Records from a data source
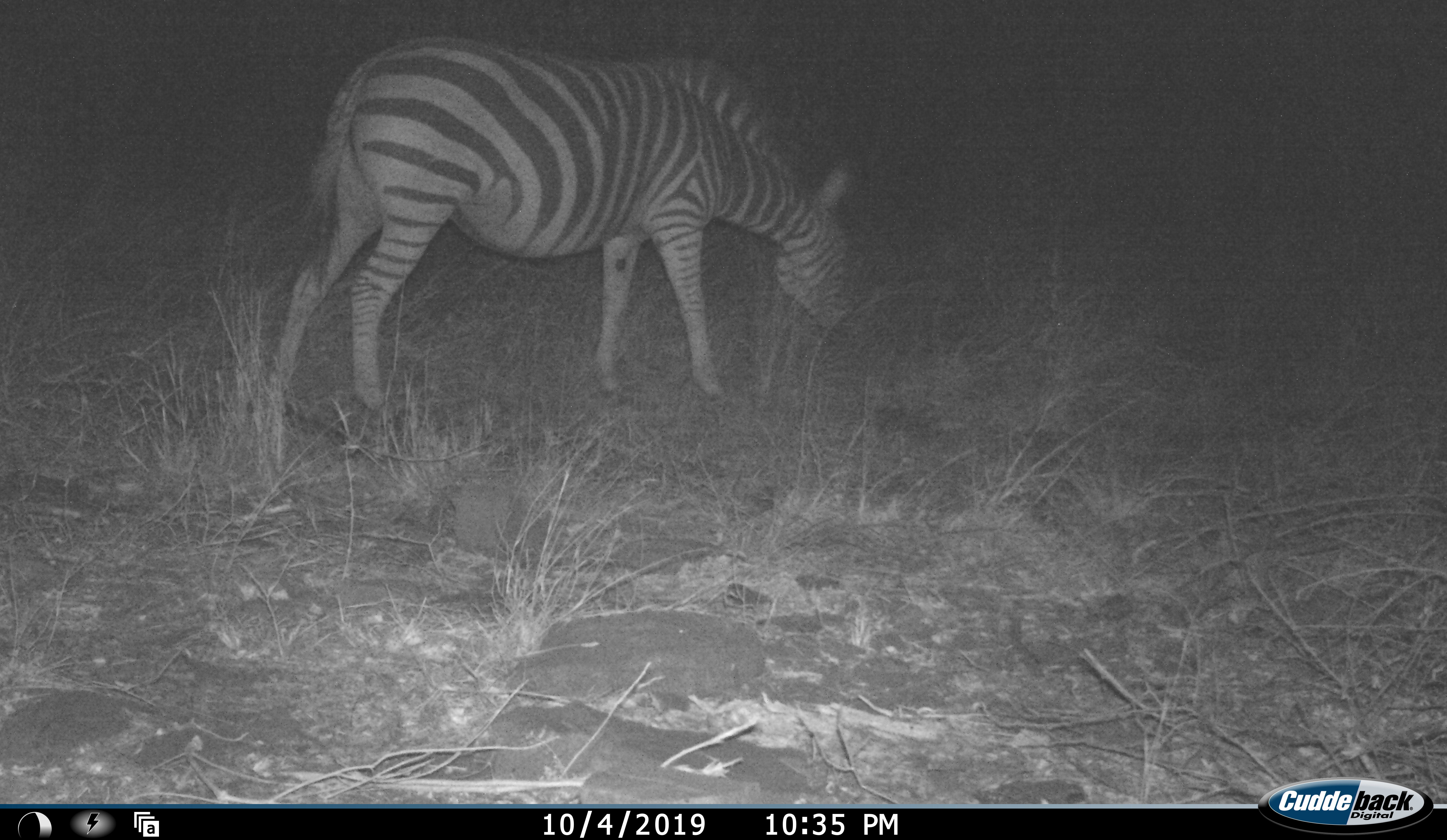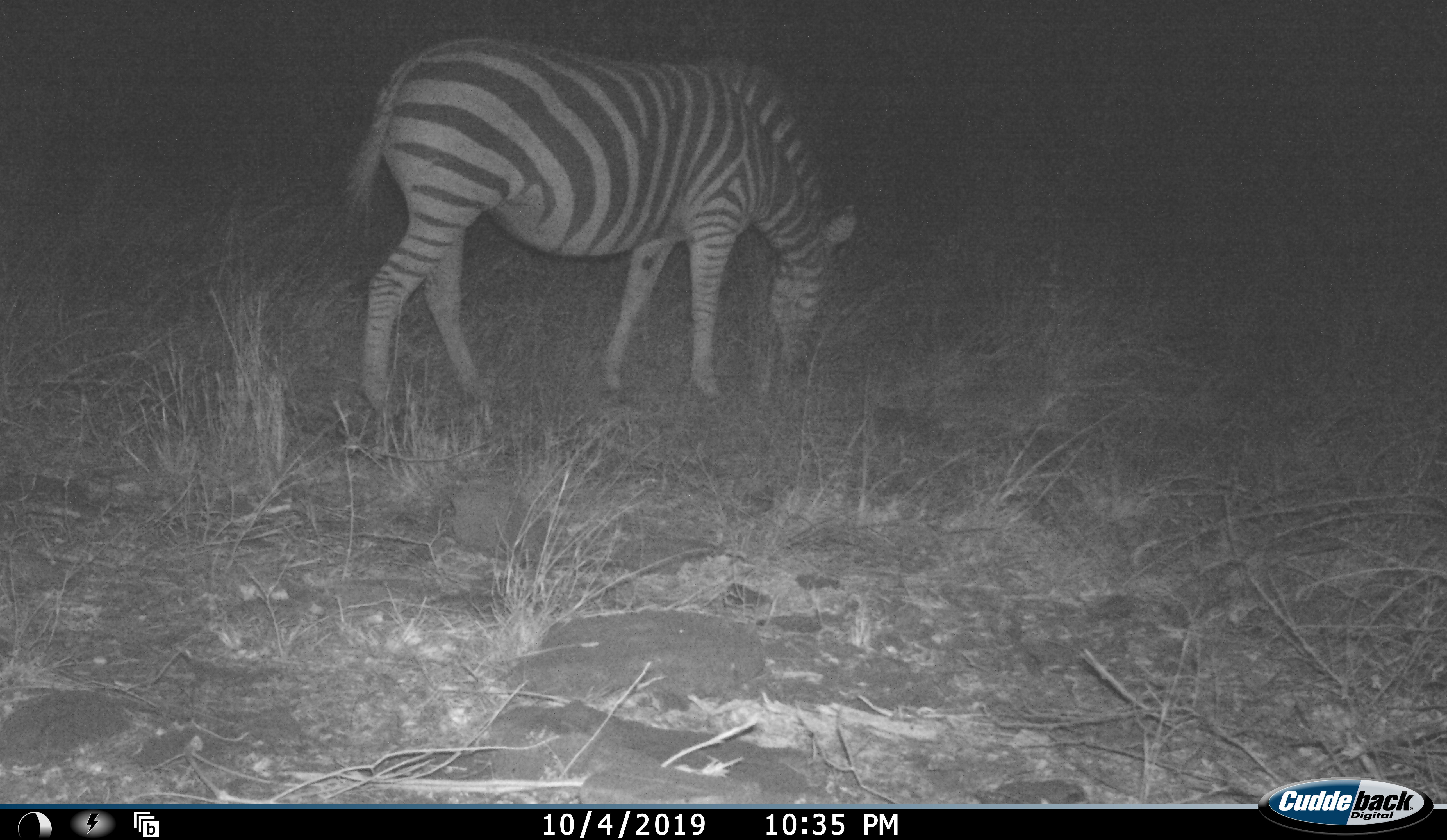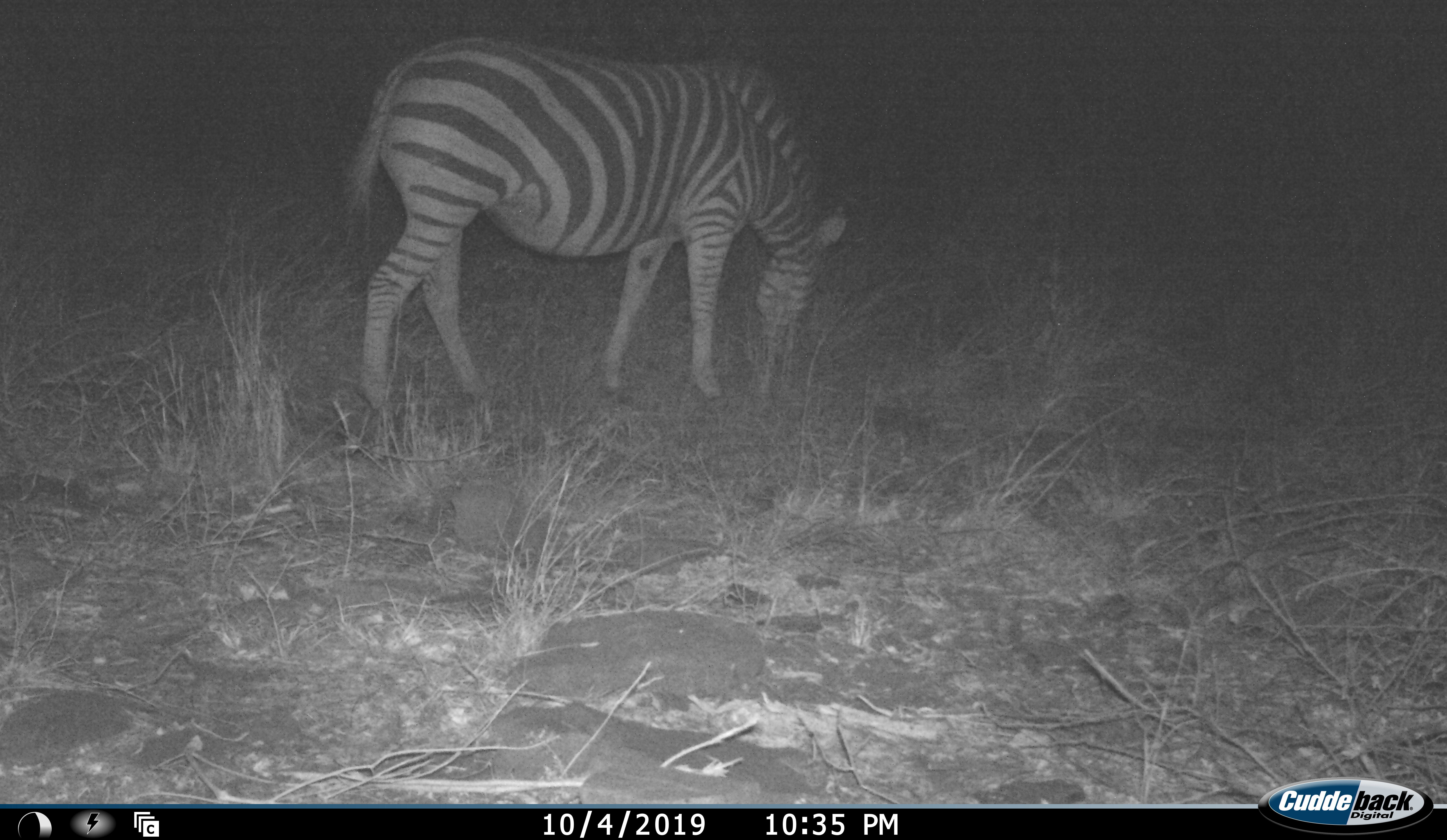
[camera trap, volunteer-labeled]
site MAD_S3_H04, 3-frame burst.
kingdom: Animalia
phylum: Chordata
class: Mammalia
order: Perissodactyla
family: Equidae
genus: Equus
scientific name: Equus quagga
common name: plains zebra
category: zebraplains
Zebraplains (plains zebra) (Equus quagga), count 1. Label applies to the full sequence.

■ **TASK GOAL**
Transcribe only the trailing portion of the entries above: the line that contains "kingdom: Animalia" and each line after it.

■ **ANSWER FOR THIS EXERCISE**
kingdom: Animalia
phylum: Chordata
class: Mammalia
order: Perissodactyla
family: Equidae
genus: Equus
scientific name: Equus quagga
common name: plains zebra
category: zebraplains
Zebraplains (plains zebra) (Equus quagga), count 1. Label applies to the full sequence.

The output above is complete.